Quand il eut abattu J.L.B. et que la belle femme se fut vidée au milieu de la foule, il accueillit l’explosion de ce corps comme la plus magnifique des déclarations d’amour. Elle le croyait mort. Elle lui offrait le somptueux hommage d’un deuil volcanique. Elle ignorait qu’il ne s’agissait pas de lui, sur la scène, mais d’une caricature dérisoire de lui-même. Elle s’imaginait avoir perdu son auteur préféré, quand son auteur, tout au contraire, venait de la découvrir !

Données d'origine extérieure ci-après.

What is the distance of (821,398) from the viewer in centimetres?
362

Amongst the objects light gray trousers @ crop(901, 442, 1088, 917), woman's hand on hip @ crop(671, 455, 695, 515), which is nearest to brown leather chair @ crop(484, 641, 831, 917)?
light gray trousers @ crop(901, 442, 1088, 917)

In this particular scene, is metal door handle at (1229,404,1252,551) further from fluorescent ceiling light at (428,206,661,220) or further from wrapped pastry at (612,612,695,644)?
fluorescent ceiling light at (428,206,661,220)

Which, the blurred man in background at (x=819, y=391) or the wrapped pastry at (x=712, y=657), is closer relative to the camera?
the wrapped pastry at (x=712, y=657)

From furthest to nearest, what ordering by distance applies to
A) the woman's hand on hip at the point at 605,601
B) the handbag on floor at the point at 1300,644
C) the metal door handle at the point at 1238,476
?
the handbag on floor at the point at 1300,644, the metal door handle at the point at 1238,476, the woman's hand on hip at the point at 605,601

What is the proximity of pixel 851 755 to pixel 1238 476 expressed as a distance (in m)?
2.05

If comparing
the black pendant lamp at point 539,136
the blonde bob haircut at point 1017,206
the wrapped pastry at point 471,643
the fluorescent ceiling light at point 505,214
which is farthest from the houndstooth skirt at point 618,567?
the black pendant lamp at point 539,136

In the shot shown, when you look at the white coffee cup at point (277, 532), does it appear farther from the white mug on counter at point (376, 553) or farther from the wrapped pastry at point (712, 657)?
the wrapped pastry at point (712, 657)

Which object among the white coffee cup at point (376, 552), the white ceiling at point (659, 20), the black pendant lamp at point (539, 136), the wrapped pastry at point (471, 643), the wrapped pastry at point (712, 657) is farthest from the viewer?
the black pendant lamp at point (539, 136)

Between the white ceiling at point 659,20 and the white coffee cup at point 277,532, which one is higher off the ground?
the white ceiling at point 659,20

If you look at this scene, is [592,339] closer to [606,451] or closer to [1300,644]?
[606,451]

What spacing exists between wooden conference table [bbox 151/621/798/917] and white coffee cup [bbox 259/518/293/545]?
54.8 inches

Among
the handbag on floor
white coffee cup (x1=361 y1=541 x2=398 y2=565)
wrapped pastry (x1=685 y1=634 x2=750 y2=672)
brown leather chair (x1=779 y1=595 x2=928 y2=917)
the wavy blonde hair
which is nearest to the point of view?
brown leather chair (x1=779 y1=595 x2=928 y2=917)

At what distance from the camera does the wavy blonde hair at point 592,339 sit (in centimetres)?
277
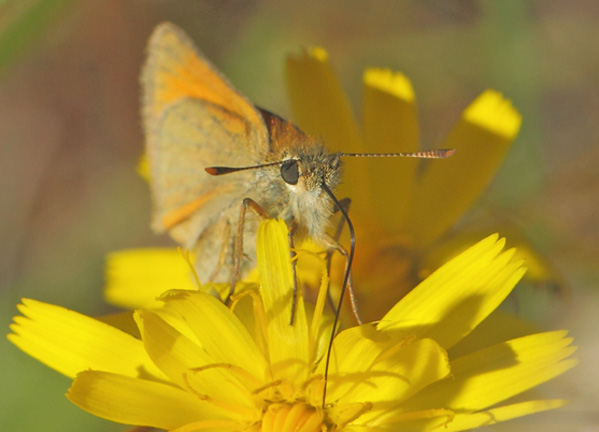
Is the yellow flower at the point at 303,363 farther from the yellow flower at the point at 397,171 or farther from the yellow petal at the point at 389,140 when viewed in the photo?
the yellow petal at the point at 389,140

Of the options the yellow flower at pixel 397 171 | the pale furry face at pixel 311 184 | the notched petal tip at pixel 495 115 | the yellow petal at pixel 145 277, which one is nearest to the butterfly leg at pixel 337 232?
the pale furry face at pixel 311 184

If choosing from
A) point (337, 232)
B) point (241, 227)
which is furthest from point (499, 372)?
point (241, 227)

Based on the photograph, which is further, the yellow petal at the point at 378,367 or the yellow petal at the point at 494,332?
the yellow petal at the point at 494,332

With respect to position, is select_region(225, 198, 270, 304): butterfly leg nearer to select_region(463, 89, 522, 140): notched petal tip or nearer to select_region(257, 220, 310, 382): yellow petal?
select_region(257, 220, 310, 382): yellow petal

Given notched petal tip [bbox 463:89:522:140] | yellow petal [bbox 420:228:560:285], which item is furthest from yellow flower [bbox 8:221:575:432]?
notched petal tip [bbox 463:89:522:140]

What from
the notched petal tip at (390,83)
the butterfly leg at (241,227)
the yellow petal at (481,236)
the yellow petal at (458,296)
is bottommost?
the yellow petal at (458,296)

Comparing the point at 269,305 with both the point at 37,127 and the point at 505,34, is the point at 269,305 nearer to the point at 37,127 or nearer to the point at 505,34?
the point at 505,34

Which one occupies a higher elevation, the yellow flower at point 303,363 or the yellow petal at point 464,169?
the yellow petal at point 464,169
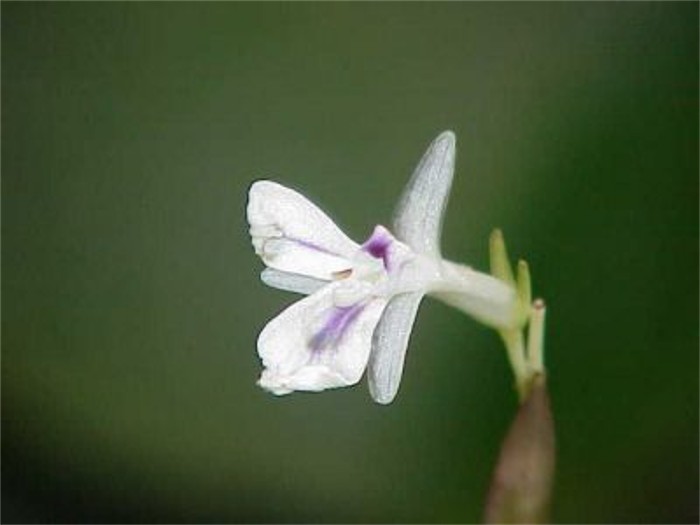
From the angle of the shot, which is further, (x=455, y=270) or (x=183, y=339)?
(x=183, y=339)

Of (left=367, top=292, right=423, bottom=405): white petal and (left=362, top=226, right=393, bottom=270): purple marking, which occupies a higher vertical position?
(left=362, top=226, right=393, bottom=270): purple marking

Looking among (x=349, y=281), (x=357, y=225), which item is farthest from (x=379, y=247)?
(x=357, y=225)

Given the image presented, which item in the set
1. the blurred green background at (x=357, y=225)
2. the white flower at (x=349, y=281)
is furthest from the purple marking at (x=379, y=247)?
the blurred green background at (x=357, y=225)

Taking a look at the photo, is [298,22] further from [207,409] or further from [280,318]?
[280,318]

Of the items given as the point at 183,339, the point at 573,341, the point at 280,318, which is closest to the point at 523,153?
the point at 573,341

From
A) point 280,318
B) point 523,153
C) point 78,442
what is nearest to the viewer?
point 280,318

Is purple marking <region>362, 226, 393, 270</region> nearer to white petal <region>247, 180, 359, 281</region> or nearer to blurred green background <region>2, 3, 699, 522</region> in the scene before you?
white petal <region>247, 180, 359, 281</region>

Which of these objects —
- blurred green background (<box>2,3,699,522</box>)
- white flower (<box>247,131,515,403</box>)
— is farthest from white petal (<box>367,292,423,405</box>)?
blurred green background (<box>2,3,699,522</box>)

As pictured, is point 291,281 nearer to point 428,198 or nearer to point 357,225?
point 428,198
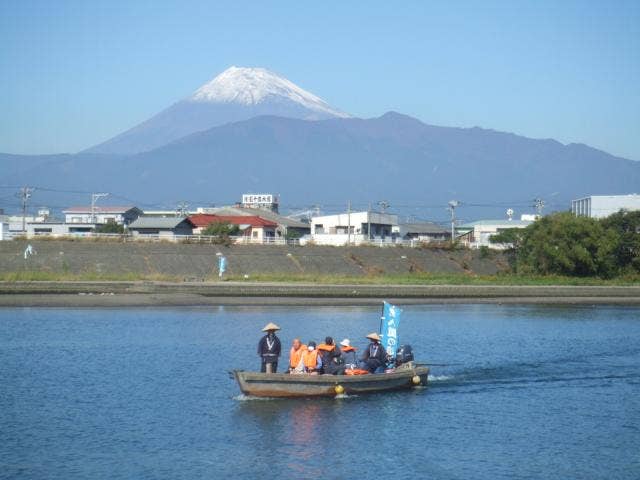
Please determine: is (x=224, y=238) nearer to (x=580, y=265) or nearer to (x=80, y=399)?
(x=580, y=265)

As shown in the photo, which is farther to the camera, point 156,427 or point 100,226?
point 100,226

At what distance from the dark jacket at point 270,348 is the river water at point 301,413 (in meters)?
1.31

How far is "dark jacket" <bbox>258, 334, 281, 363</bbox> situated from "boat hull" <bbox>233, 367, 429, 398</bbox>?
750 millimetres

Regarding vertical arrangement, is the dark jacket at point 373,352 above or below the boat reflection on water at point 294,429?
above

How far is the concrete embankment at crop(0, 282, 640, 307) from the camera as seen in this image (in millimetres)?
57281

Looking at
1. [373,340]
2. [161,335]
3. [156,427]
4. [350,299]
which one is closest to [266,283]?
[350,299]

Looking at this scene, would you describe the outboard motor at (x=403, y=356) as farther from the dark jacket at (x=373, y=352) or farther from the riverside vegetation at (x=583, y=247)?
the riverside vegetation at (x=583, y=247)

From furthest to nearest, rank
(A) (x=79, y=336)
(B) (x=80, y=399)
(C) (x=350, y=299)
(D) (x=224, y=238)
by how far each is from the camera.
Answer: (D) (x=224, y=238) → (C) (x=350, y=299) → (A) (x=79, y=336) → (B) (x=80, y=399)

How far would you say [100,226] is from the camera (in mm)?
105375

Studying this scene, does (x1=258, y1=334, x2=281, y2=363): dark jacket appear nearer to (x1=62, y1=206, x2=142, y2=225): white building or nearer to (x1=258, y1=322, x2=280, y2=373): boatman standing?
(x1=258, y1=322, x2=280, y2=373): boatman standing

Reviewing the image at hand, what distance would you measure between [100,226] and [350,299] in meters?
51.6

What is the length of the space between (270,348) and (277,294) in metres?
35.3

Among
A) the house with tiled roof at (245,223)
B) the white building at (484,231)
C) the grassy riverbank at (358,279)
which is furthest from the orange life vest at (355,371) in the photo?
the white building at (484,231)

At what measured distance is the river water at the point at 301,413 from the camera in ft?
69.3
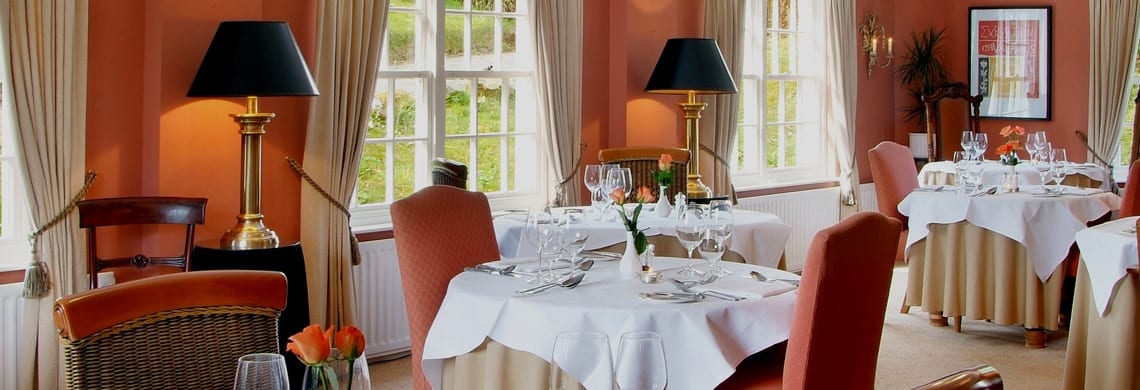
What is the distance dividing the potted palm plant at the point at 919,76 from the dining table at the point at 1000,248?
10.9 feet

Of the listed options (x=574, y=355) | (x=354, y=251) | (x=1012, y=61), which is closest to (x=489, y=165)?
(x=354, y=251)

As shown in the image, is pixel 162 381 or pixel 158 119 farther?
pixel 158 119

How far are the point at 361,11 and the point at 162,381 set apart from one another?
360cm

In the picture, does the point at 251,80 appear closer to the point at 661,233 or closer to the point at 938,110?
the point at 661,233

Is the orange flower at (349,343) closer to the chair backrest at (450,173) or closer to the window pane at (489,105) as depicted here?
the chair backrest at (450,173)

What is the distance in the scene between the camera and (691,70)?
6.73m

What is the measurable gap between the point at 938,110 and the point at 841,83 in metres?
0.91

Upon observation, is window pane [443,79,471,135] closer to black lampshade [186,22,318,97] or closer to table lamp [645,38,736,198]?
table lamp [645,38,736,198]

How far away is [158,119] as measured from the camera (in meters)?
4.93

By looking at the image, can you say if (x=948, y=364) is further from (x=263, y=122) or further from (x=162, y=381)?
(x=162, y=381)

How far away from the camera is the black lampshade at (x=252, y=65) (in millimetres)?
4621

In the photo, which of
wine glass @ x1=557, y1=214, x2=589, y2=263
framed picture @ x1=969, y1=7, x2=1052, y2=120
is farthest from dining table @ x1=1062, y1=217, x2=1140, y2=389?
framed picture @ x1=969, y1=7, x2=1052, y2=120

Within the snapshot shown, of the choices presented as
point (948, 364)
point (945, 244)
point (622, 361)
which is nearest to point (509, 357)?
point (622, 361)

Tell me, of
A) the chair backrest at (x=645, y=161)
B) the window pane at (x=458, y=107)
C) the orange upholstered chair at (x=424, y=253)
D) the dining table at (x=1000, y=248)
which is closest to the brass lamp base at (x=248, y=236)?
the orange upholstered chair at (x=424, y=253)
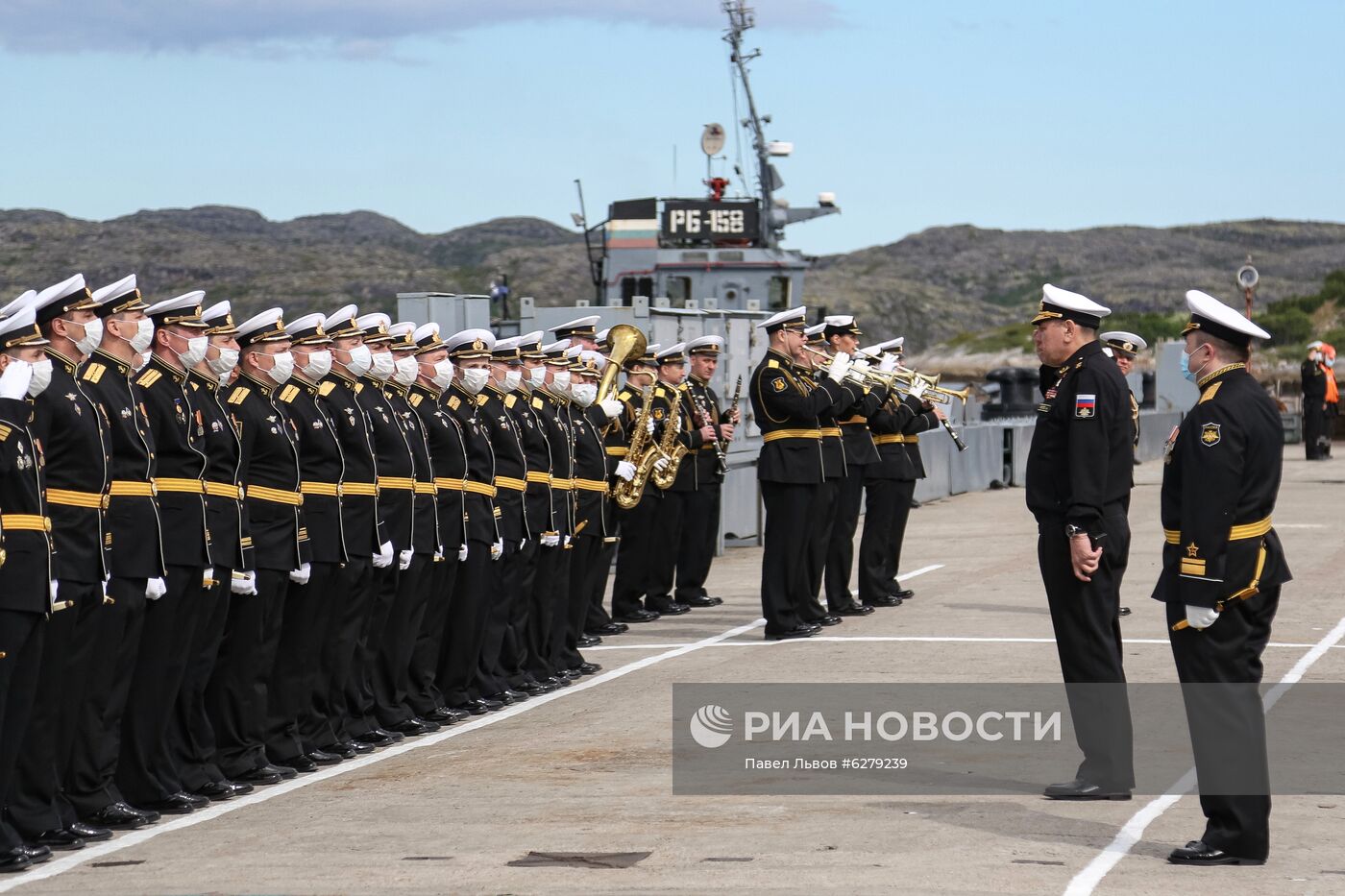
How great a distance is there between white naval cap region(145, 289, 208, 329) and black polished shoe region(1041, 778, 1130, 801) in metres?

Ce furent les phrases qu’il jeta, mot pour mot, ce soir-là, sur son carnet.
Il laissa le Palais Omnisports se vider, et sortit à quelques pas de la belle femme. Il monta dans le même wagon de métro. Il l’accompagna jusqu’à son immeuble, repéra son étage, la porte de son appartement. Il changea d’hôtel et loua une chambre proche de ses fenêtres à elle. Et, cette nuit-là, il écrivit, comme toutes les autres nuits. Il en était à décrire le pianiste, le meurtre du pianiste. Il, son personnage, savait parfaitement ce qu’il faisait. « Il » allait récupérer son identité, découvrir l’éditeur, le forcer à se dévoiler, rentrer dans ses droits. Alors seulement il se présenterait à la belle femme. Et c’était bien, aussi, l’intention de Krämer.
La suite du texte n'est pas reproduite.